## RECORDS SHOWN
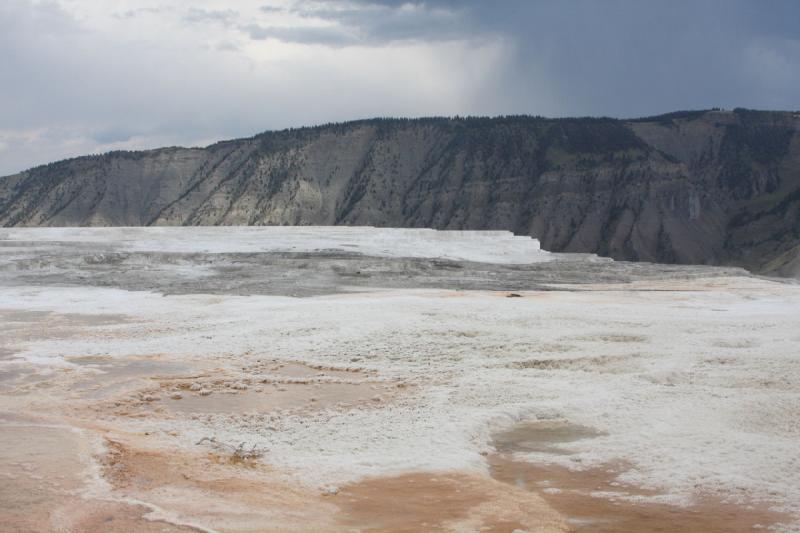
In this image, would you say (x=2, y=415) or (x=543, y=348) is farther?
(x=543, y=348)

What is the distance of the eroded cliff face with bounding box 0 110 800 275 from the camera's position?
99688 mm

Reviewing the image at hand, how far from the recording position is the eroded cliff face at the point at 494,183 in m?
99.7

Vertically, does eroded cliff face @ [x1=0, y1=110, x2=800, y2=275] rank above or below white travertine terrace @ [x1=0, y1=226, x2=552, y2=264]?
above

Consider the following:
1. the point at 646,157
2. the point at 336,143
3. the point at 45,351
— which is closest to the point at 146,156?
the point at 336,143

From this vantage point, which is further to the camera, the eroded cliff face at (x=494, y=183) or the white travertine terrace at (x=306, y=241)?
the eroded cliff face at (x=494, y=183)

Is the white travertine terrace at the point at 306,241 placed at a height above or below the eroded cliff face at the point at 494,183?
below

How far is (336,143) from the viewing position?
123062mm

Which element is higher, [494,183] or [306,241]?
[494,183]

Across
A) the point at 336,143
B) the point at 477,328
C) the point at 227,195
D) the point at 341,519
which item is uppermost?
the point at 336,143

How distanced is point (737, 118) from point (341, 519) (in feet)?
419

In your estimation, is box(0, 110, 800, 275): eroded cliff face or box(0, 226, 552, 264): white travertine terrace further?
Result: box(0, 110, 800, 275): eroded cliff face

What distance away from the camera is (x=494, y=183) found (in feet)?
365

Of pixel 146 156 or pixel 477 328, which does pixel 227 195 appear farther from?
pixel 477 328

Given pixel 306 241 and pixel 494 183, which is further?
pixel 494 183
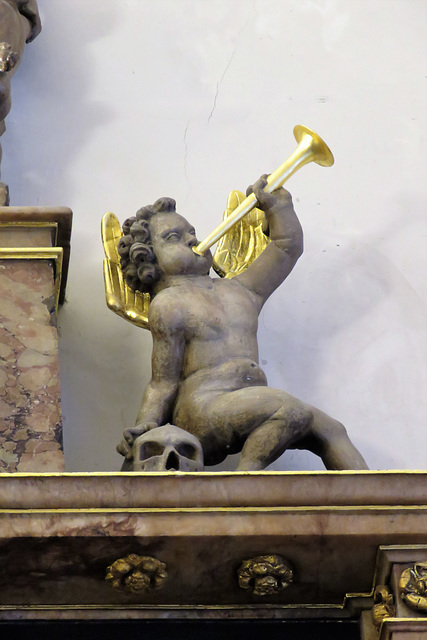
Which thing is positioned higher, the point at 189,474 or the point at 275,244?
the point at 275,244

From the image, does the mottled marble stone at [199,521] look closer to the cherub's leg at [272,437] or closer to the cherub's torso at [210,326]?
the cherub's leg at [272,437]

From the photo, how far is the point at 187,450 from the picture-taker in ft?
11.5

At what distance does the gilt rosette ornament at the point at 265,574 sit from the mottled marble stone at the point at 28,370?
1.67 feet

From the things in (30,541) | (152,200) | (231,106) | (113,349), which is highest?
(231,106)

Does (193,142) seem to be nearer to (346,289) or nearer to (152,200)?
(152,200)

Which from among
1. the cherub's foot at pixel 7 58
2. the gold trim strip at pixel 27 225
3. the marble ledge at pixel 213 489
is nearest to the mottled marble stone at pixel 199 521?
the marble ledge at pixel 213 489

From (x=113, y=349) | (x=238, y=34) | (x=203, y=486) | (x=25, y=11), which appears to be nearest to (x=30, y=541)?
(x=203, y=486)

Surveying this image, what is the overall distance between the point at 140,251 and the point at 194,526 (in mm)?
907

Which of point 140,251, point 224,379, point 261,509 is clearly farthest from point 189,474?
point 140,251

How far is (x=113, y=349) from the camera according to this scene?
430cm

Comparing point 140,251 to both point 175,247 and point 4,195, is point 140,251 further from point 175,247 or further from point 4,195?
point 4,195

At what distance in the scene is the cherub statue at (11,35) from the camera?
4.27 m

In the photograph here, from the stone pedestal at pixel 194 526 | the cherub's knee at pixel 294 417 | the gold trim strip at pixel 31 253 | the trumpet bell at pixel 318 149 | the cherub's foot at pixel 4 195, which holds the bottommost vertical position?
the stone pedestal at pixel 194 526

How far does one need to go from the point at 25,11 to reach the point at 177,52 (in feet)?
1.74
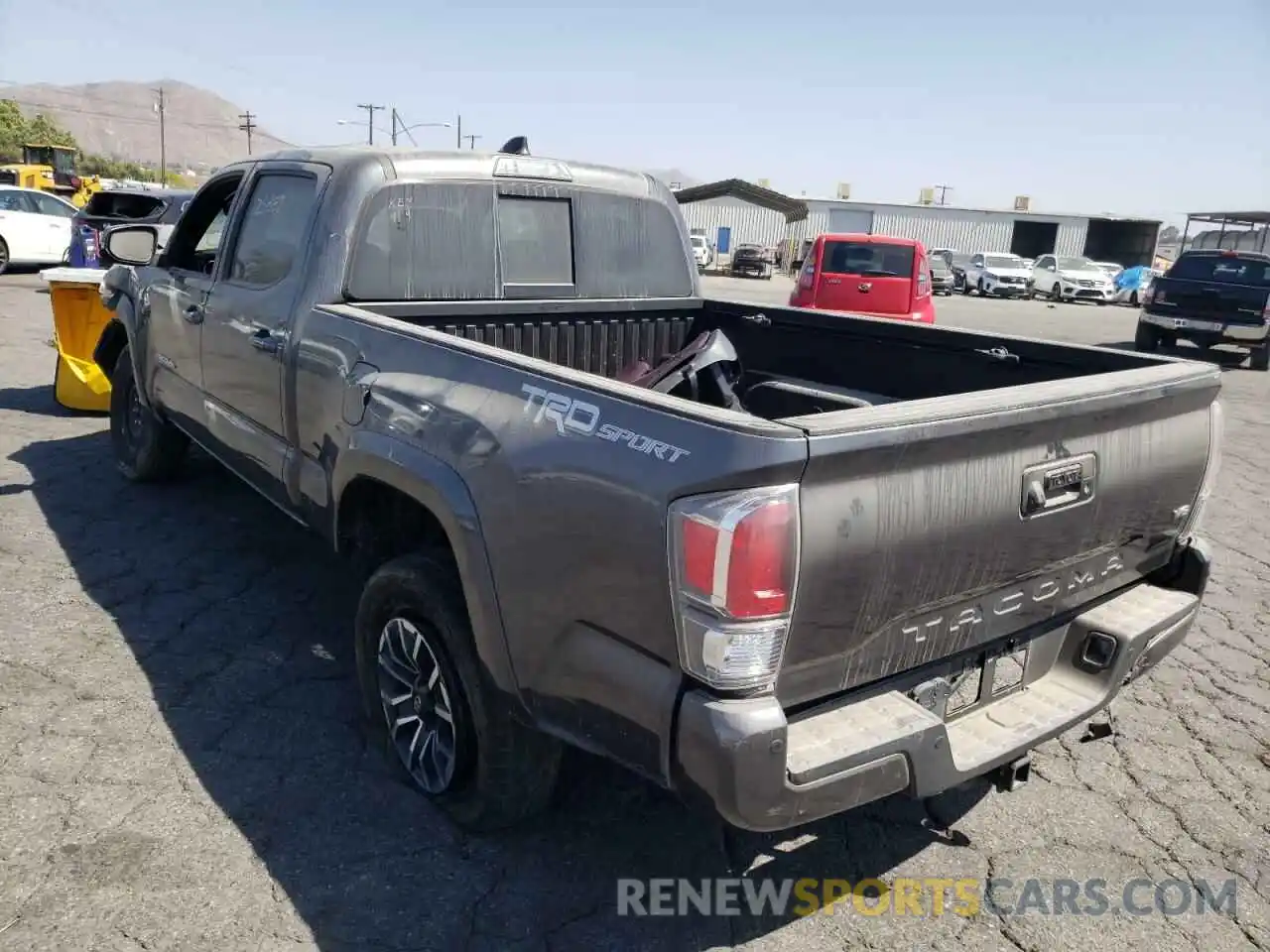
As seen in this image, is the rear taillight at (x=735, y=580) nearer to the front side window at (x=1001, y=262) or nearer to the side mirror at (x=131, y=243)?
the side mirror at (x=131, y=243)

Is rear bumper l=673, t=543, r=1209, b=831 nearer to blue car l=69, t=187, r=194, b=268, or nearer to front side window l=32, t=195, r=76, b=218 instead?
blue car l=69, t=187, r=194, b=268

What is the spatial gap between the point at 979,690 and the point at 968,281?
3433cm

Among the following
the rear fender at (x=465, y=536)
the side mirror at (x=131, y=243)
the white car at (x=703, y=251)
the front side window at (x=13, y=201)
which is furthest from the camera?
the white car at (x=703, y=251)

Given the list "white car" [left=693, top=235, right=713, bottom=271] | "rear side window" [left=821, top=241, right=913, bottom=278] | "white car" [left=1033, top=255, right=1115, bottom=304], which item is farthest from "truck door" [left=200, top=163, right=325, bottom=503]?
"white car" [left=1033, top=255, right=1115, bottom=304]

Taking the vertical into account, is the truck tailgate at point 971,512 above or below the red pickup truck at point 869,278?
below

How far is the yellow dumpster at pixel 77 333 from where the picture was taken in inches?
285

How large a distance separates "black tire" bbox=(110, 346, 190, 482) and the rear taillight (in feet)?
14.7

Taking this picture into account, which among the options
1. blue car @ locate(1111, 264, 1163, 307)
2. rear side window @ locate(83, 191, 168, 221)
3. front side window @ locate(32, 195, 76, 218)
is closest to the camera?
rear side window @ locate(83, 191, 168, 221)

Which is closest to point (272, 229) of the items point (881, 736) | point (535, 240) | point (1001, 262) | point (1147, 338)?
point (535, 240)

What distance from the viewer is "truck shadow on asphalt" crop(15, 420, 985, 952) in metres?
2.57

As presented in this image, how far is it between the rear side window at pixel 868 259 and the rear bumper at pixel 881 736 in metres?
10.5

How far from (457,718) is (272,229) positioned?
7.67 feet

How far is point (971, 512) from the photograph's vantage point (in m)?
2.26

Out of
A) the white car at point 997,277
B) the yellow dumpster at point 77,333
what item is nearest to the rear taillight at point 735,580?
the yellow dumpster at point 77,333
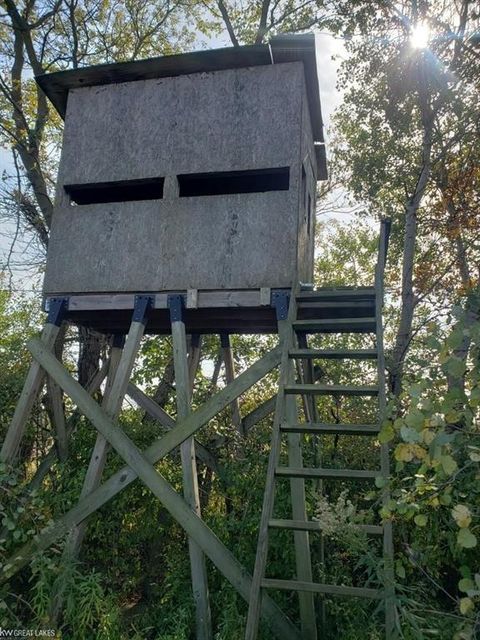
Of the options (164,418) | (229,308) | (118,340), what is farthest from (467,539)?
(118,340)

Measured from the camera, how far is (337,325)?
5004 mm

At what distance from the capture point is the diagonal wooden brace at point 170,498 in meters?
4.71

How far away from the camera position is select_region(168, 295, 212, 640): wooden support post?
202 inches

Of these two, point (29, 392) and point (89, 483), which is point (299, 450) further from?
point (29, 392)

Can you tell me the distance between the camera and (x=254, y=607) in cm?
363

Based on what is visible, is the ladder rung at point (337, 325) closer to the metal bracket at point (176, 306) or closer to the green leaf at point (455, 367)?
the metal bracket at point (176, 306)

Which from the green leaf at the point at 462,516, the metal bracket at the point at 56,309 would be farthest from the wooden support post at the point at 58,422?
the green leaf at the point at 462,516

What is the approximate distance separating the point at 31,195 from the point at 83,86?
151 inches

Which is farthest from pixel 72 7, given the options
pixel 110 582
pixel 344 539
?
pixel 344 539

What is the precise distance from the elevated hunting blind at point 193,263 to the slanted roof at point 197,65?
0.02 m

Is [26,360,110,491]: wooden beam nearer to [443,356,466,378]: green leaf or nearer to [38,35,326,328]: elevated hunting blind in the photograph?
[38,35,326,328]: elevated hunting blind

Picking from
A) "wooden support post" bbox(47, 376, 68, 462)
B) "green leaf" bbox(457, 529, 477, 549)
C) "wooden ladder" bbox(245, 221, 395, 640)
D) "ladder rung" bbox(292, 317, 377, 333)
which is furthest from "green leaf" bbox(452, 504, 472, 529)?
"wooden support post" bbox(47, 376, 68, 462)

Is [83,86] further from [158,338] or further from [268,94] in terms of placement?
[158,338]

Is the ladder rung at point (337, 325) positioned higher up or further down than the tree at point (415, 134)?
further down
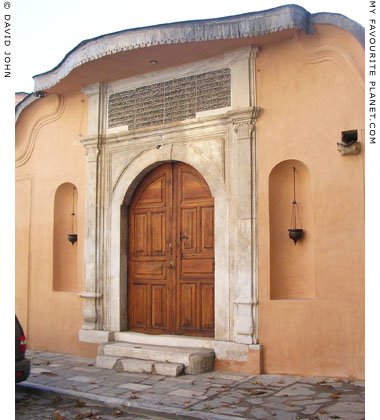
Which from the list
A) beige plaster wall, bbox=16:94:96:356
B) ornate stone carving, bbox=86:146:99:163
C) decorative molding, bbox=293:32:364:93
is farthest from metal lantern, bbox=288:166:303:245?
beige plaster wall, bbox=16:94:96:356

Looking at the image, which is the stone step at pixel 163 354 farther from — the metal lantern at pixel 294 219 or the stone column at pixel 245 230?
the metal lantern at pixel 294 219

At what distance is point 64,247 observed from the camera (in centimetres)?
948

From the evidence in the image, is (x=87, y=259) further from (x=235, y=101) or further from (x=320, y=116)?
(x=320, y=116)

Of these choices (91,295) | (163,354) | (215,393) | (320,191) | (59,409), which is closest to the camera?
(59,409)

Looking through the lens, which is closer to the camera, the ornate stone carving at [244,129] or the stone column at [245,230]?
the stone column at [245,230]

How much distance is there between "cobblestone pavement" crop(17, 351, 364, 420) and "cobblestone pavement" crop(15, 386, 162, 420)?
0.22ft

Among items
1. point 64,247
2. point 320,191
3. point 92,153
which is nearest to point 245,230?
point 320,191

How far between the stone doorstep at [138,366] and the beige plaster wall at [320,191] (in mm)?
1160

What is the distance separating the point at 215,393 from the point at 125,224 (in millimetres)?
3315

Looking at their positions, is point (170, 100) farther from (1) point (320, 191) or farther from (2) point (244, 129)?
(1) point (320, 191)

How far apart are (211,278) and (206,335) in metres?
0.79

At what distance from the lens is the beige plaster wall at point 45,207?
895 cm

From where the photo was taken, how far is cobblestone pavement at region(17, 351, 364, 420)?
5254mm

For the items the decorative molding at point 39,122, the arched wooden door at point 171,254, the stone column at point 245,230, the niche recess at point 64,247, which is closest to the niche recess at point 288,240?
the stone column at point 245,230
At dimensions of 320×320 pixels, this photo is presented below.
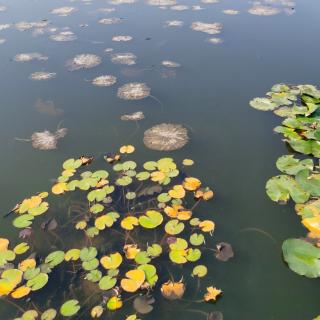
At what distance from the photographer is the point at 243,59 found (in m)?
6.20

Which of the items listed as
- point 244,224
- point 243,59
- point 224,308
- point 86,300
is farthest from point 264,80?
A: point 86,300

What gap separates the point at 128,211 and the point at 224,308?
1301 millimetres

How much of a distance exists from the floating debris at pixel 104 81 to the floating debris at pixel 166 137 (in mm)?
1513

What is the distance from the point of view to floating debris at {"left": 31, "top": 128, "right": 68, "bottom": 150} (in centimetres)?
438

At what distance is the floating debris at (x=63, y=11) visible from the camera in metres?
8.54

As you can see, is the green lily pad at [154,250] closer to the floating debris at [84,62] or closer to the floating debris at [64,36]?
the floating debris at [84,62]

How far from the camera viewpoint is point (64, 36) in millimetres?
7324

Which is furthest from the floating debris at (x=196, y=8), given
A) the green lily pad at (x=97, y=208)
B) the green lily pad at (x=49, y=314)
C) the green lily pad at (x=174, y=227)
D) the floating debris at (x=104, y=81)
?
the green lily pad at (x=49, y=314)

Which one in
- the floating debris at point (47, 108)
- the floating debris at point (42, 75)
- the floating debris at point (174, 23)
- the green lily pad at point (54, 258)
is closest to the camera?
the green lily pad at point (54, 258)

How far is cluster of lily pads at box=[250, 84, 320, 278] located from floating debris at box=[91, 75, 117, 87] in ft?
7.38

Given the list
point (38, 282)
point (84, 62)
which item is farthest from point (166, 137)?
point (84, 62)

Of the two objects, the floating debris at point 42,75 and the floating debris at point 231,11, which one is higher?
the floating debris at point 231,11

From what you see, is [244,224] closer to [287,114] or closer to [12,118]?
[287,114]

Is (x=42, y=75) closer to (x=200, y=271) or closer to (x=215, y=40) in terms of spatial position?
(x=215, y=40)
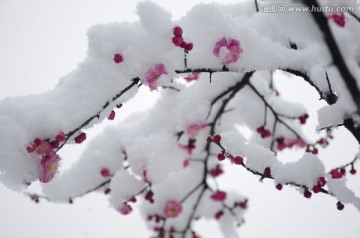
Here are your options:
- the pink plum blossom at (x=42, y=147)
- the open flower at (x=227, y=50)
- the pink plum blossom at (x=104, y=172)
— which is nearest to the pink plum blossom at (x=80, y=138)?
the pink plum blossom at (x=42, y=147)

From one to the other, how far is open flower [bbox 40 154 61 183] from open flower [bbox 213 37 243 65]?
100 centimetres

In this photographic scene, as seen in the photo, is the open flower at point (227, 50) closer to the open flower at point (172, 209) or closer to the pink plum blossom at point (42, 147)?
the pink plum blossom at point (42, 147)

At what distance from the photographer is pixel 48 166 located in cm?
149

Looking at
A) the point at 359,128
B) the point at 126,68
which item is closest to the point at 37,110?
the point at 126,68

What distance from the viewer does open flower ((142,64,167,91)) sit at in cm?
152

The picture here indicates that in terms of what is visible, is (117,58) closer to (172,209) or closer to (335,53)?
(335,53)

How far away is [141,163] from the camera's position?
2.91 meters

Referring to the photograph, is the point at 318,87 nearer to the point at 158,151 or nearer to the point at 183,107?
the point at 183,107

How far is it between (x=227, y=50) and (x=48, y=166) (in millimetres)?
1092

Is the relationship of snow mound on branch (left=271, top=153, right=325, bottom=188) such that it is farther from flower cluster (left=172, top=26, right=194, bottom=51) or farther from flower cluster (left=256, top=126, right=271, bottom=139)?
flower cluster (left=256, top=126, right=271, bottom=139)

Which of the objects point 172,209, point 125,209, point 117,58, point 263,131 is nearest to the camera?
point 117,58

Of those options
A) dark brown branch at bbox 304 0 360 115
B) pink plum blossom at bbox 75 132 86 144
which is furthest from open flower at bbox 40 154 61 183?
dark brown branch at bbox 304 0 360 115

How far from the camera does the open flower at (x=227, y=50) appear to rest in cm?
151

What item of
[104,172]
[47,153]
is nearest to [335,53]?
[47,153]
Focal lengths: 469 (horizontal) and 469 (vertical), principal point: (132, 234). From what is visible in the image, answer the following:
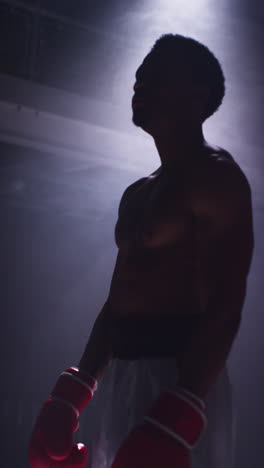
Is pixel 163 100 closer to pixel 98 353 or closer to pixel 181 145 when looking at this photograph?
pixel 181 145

## EXERCISE REQUIREMENTS
Leave out every picture, and repeat word for word only the lines from the one holding "Of those options" through the end of the entries above, both ends included.

## RESULT BELOW
Of those options
A) dark brown branch at bbox 304 0 360 115
B) pink plum blossom at bbox 75 132 86 144
which is furthest from open flower at bbox 40 154 61 183?
dark brown branch at bbox 304 0 360 115

How far from the camera does the open flower at (x=227, y=50) appear to rest in cm?
151

What item of
[104,172]
[47,153]
is nearest to [335,53]?
[47,153]
Focal lengths: 469 (horizontal) and 469 (vertical), principal point: (132, 234). From what is visible in the image, answer the following:
Is pixel 163 100 closer to pixel 98 353 or closer to pixel 181 145 when looking at this photograph?
pixel 181 145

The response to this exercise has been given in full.